States can also reduce transportation barriers to increase vaccination uptake and ensure transportation will not be a barrier for targeted populations to access the vaccine. North Carolina’s mass vaccination clinic location was chosen for its proximity to public transportation.
The Tennessee Department of Health (TDH) is expanding access to the COVID-19 vaccine by focusing on increasing vaccinations in rural and underserved areas. TDH partnered with pharmacies and community health clinics to add over 100 vaccination sites across the state, focusing on “hard-to-reach” areas, as identified in the state’s vaccination plan. Tennessee’s state plan indicated that 5 percent of the state’s allocation of COVID-19 vaccines are earmarked for use in targeted areas with vulnerable populations.
Additionally, at a February US House Energy and Commerce Oversight and Investigations Subcommittee hearing, Louisiana state officials cited a plan to create community mobile strike teams that will travel to areas that rank high on the social vulnerability index to administer vaccines. The strike teams will be staffed by the National Guard and funded by the Federal Emergency Management Administration, which reimburses states for 100 percent of costs associated with the National Guard’s COVID-19 relief efforts. A state official in Michigan also noted at this hearing that the increase in doses from the federal government will help advance equity, because those extra doses can be distributed directly to underserved areas and minority populations.

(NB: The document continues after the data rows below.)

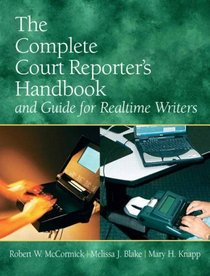 Complete Court Reporter's Handbook and Guide for Realtime Writers, The (5th Edition)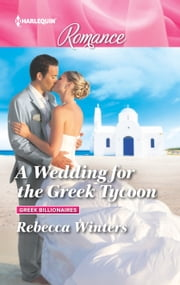 A Wedding for the Greek Tycoon - A Billionaire Romance ebook by Rebecca Winters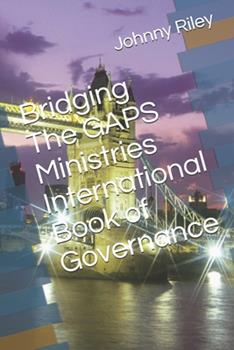 Paperback Bridging the GAPS Ministries International Book of Governance Book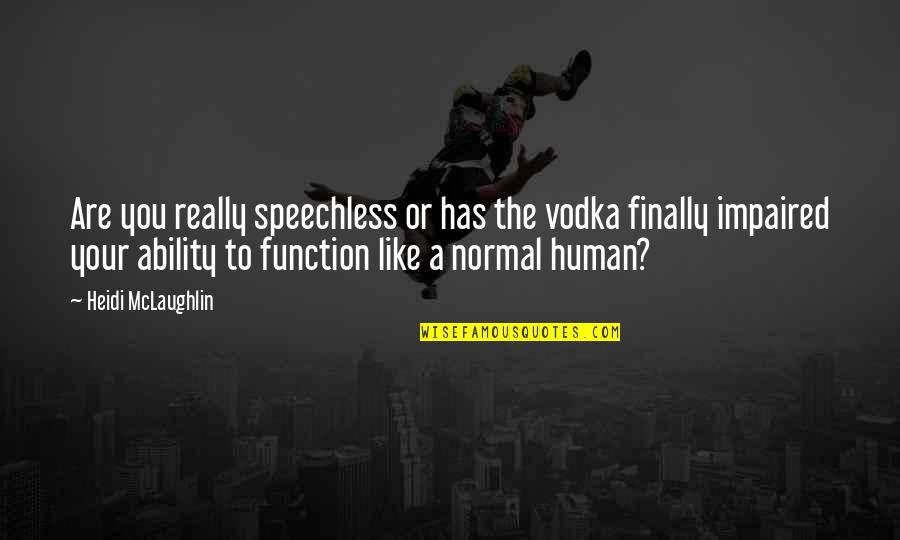 Funny Not Normal Quotes By Heidi McLaughlin: Are you really speechless or has the vodka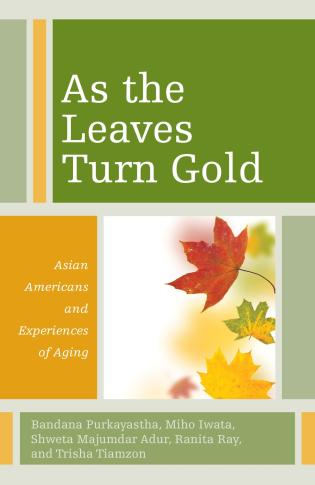 Cover image for the book As the Leaves Turn Gold: Asian Americans and Experiences of Aging
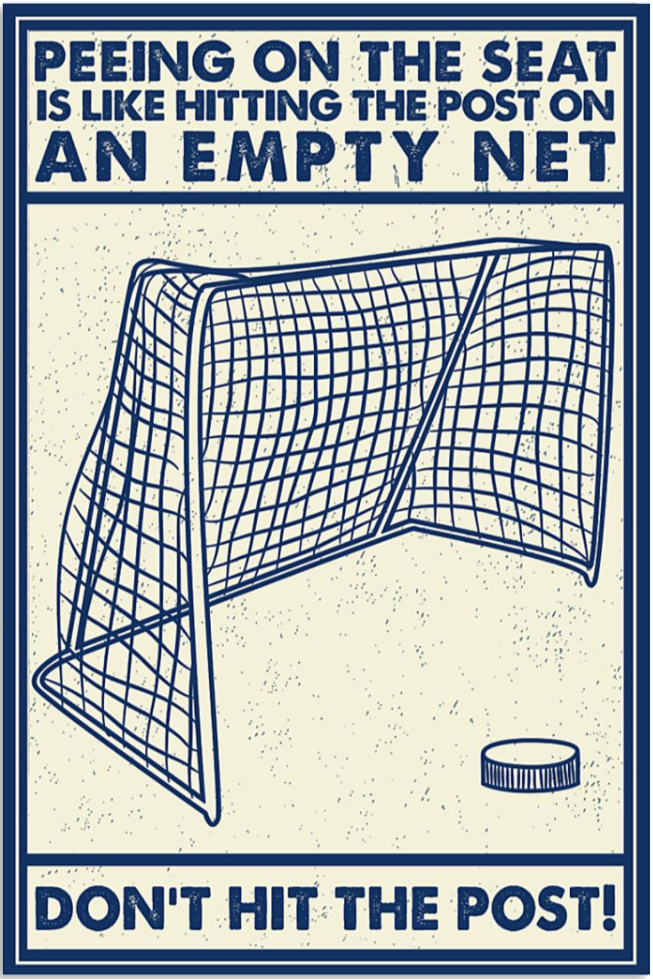 Peeing on the seat is like hitting the post on an empty net don't hit the post poster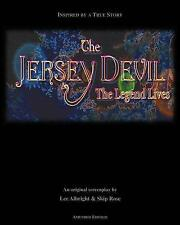 NEW The Jersey Devil-The Legend Lives by Lee Albright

Tailoring Communication Strategies to Address Vaccine Hesitancy
While reporting and tracking vaccination data and removing logistical barriers are important strategies for identifying pockets of need, they alone are not sufficient to reduce disparities. A history of racism in the health care system has led to distrust by communities of color. Though the share of adults planning to get the COVID-19 vaccine has increased over the year, according to recent surveys White adults (53 percent) remain more likely than Black (35 percent) and Latinx (42 percent) individuals to want to be vaccinated as soon as possible. A survey last fall found that less than 20 percent of Black Americans trusted vaccine safety and efficacy. The survey also indicated that the best messengers to support vaccination in these communities are those living in their own communities, or their health care providers.

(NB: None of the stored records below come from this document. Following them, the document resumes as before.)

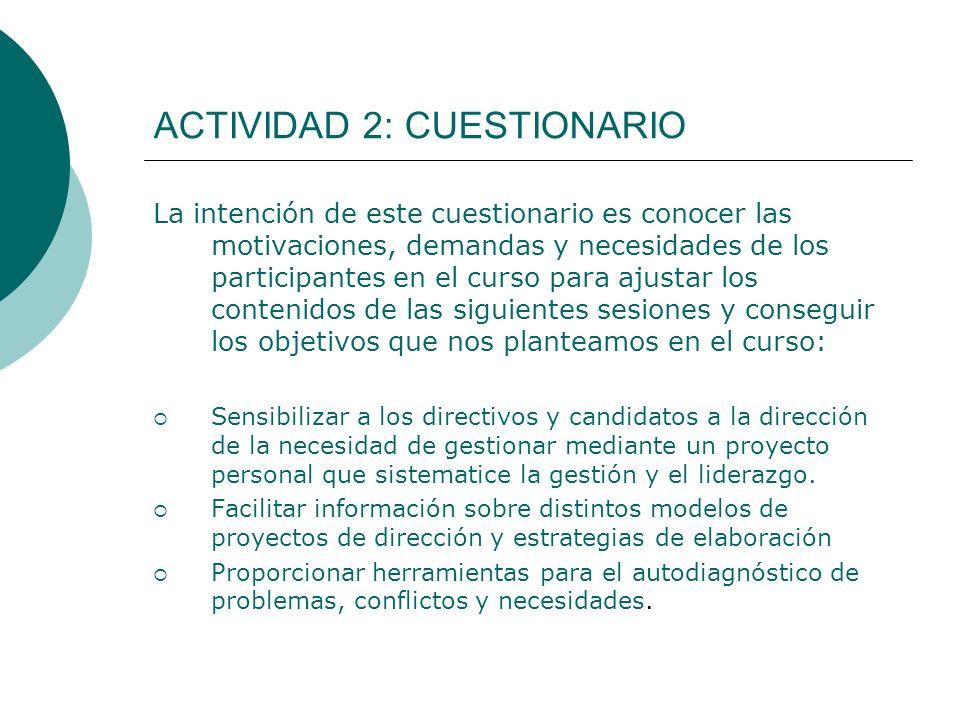 ACTIVIDAD 2: CUESTIONARIO La intención de este cuestionario es conocer las motivaciones, demandas y necesidades de los participantes en el curso para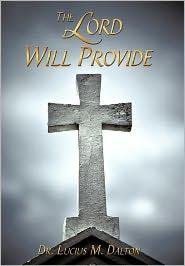 The Lord Will Provide - Dr. Lucius M. Dalton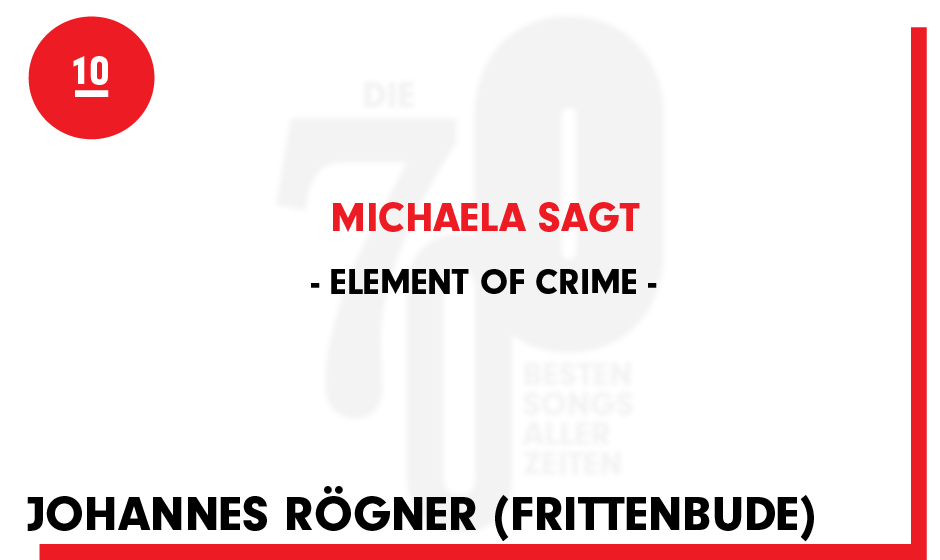 10. Element Of Crime - 'Michaela sagt'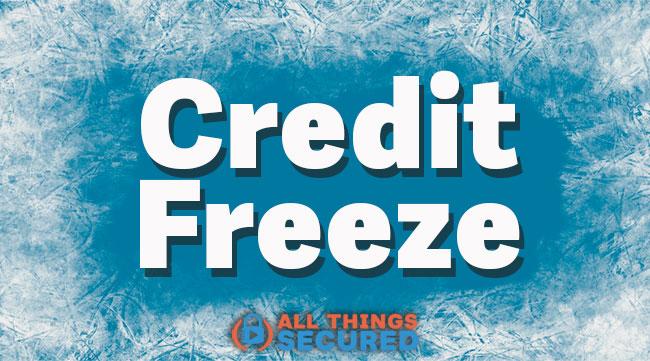 Credit Freeze explanation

State officials and several members of the federal Advisory Committee on Immunization Practices (ACIP) mentioned that the desire to vaccinate quickly must be balanced with the need to reach vulnerable communities. State officials note that balancing speed and equity is one of the biggest challenges they face. Community input builds trust and assists in building effective and acceptable strategies. For example, Tennessee has an African American Health Care Clinician Workgroup, with working members from the NAACP, the Black Nursing Society, and other Black organizations, who are disseminating messaging on the importance of vaccinations and will ultimately help vaccinate Black communities. The Colorado Department of Health and Environment has released commercials in English and Spanish featuring Colorado health care workers who are people of color, promoting the message that vaccines are safe. West Virginia is funding faith-based community members and people of color to administer COVID-19 vaccines directly to communities of color, ascribing to the principle that having trusted, local figures helping with distribution will improve those communities’ confidence in the vaccine.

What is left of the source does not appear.